Rhoda Glickman is a $150,000-a-year senior vice president of arts and
cultural development at the agency. She is the wife of Dan Glickman, who
served in the Clinton cabinet with Mr. Cuomo and is the former head of
the Motion Picture Association of America. She once ran a Congressional
arts organization when her husband was in Congress, and her son Jonathan
is a film studio executive.
“Her family is well known in the industry,” Mr. Cuomo’s office said.
The Glickman family has donated nearly $43,000 to Mr. Cuomo’s campaigns
since 2001, according to campaign disclosure records.
Empire State also hired Irene Baker, a lawyer who had worked for Mr.
Cuomo in the attorney general’s office, at a $120,000 salary, even as
she was also acting as a director of cabinet affairs for Mr. Cuomo.
Under the law, public authorities are required to operate at arms-length
from the executive branch, raising questions about such dual roles.
(Ms. Baker later resigned to take a job at Madison Square Garden.)
A number of other executives have been active in state politics. Sam
Hoyt, a senior official at the agency, is a former Democratic
assemblyman from Buffalo who was once involved in a sex scandal
with an intern. A longtime ally of the governor, he was hired to
represent the agency in the Western part of the state and earns $139,000
annually.
When the New York Legislature approved same-sex marriage in 2011, a
signature Cuomo initiative, one of the administration’s allies was Ross
D. Levi, executive director of the Empire State Pride Agenda. Mr. Levi
was later dismissed by the group after he had a falling out with its board.

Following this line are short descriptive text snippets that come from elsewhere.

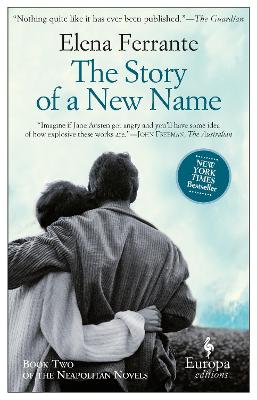 The Story Of A New Name: Book 2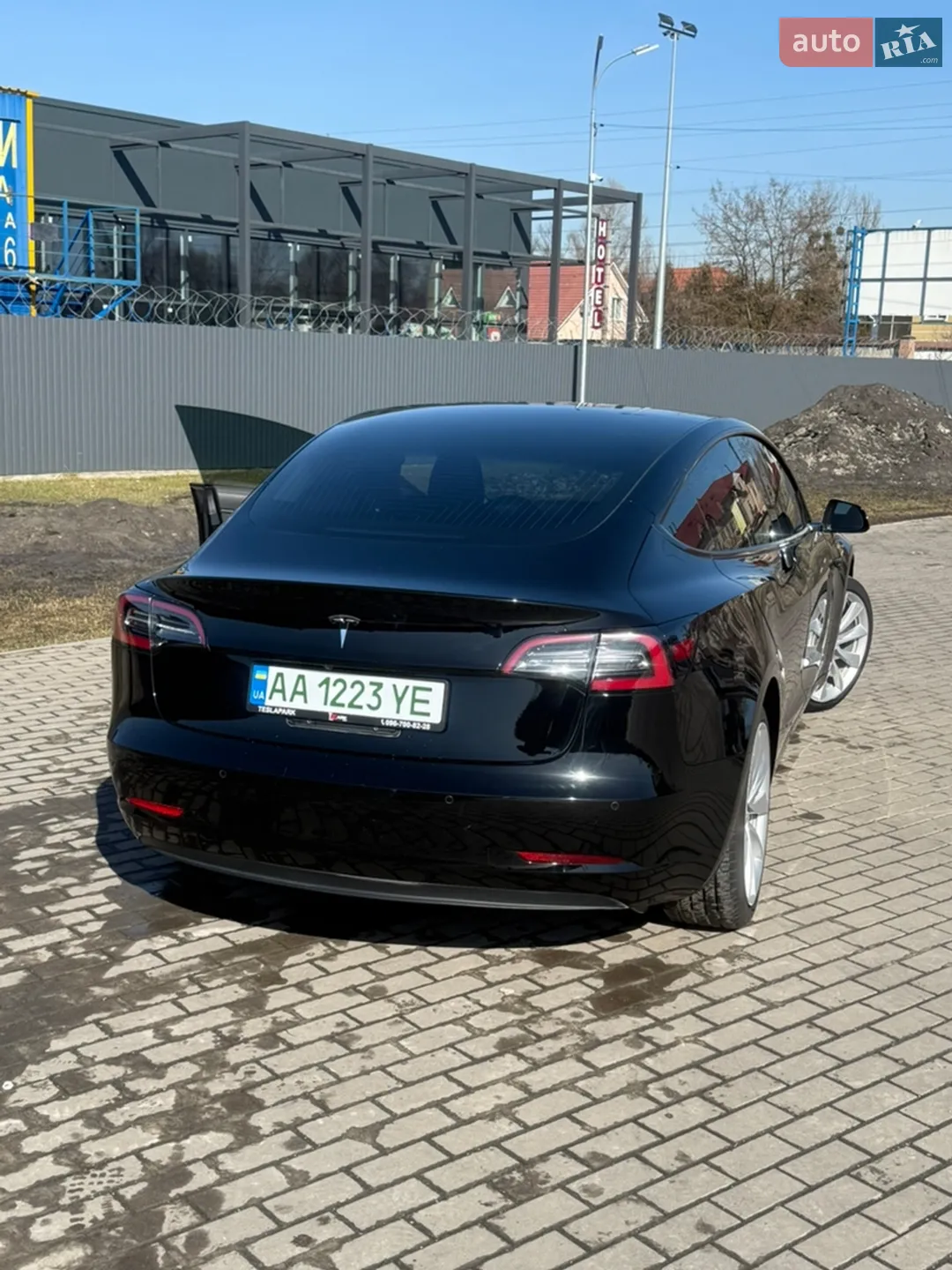 2019 Tesla Model 3 - мініатюра 5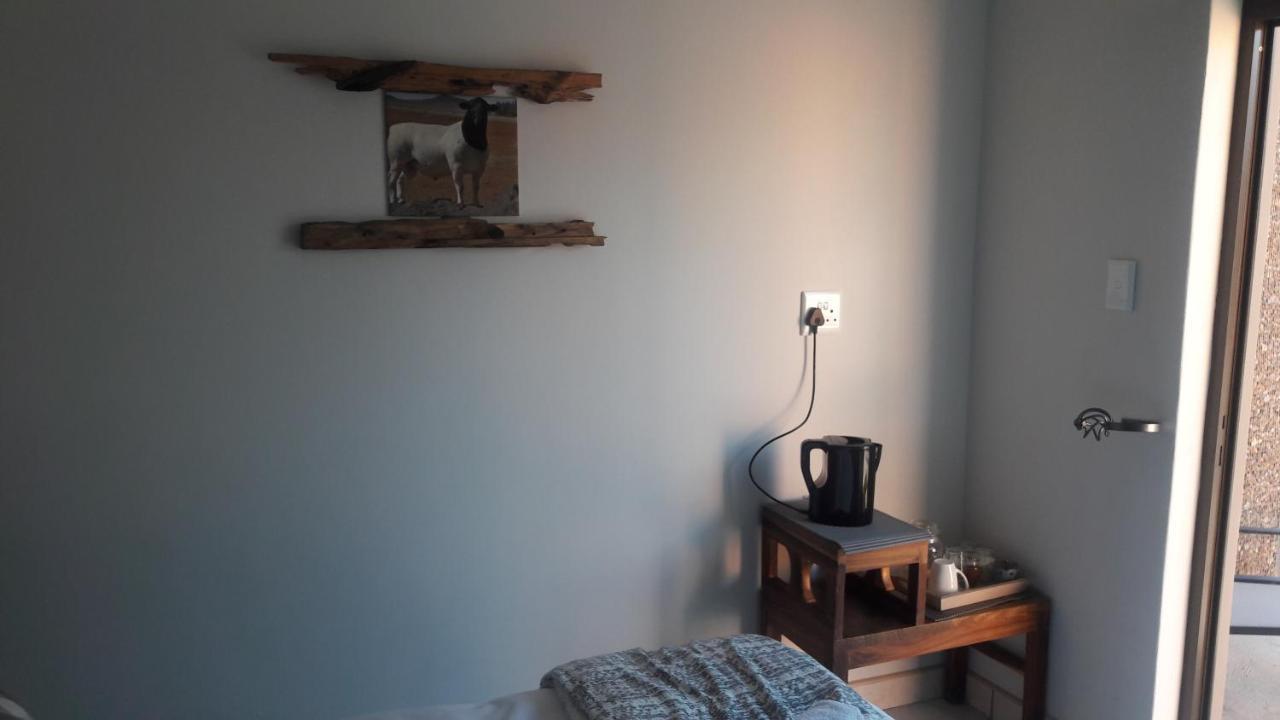 Die Windpomp Guesthouse Gobabis 外观 照片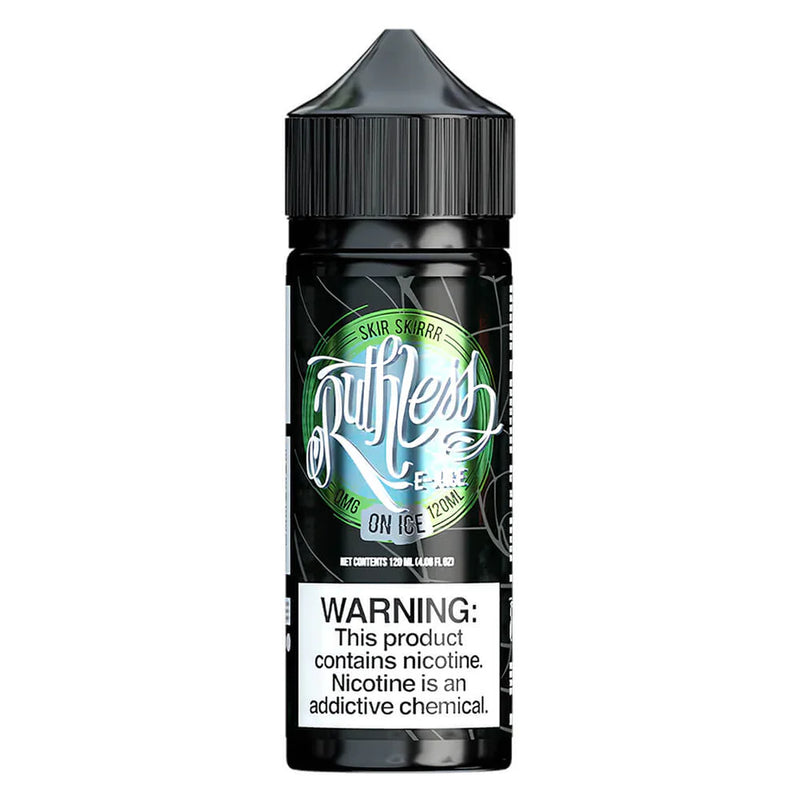 Skirr Skirr 100ml Shortfill E-Liquid by Ruthless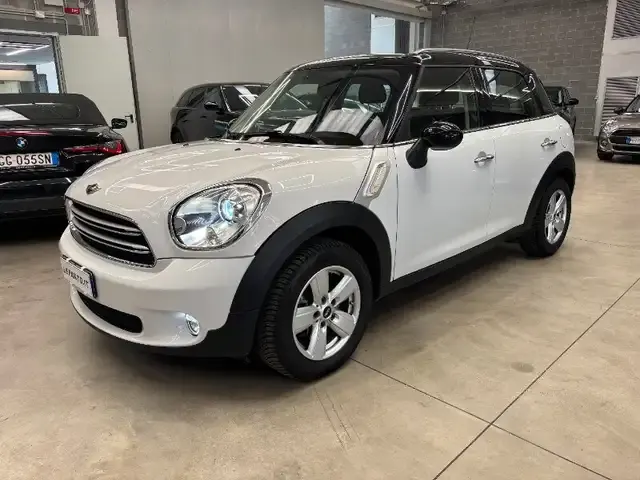 MINI Cooper D Countryman
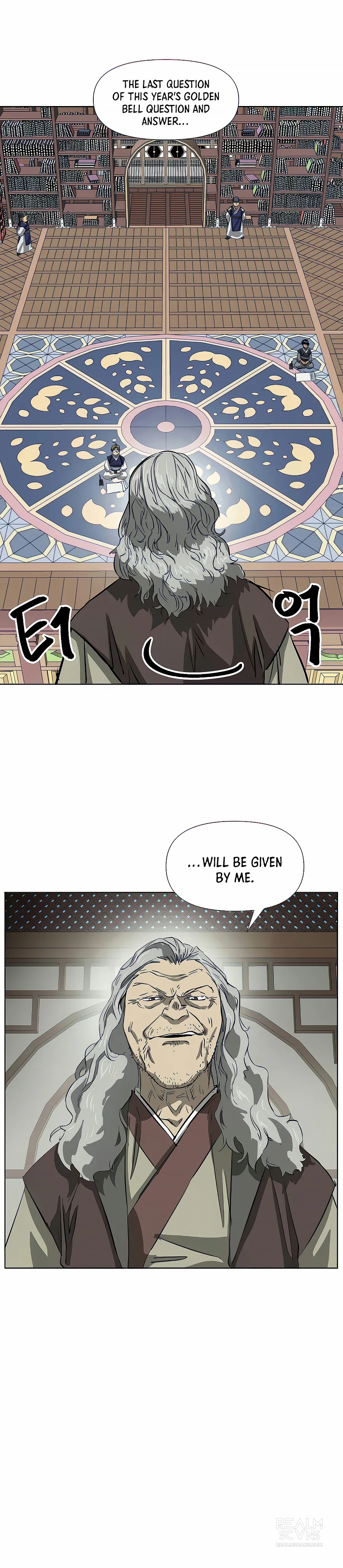 Read Infinite Level Up In Murim chapter 121 image 14 on Lezhin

He ended up at the agency, where he earns $130,000 as a vice president of marketing.
Mr. Cuomo’s office said Empire State had hired Vincent Esposito, a
former county legislator and aide in the Assembly, because he had worked
on economic development projects.
But last year, Mr. Esposito was widely viewed as a leading Democrat to take on State Senator James Alesi, an upstate Republican who provided a crucial vote in support of same-sex marriage.
Mr. Cuomo took a number of steps to shore up the re-election prospects
of Mr. Alesi and three other Republicans in the Senate who supported the
bill.
Mr. Esposito dropped out of the Senate race in May 2012. Two months later, he received a job at Empire State.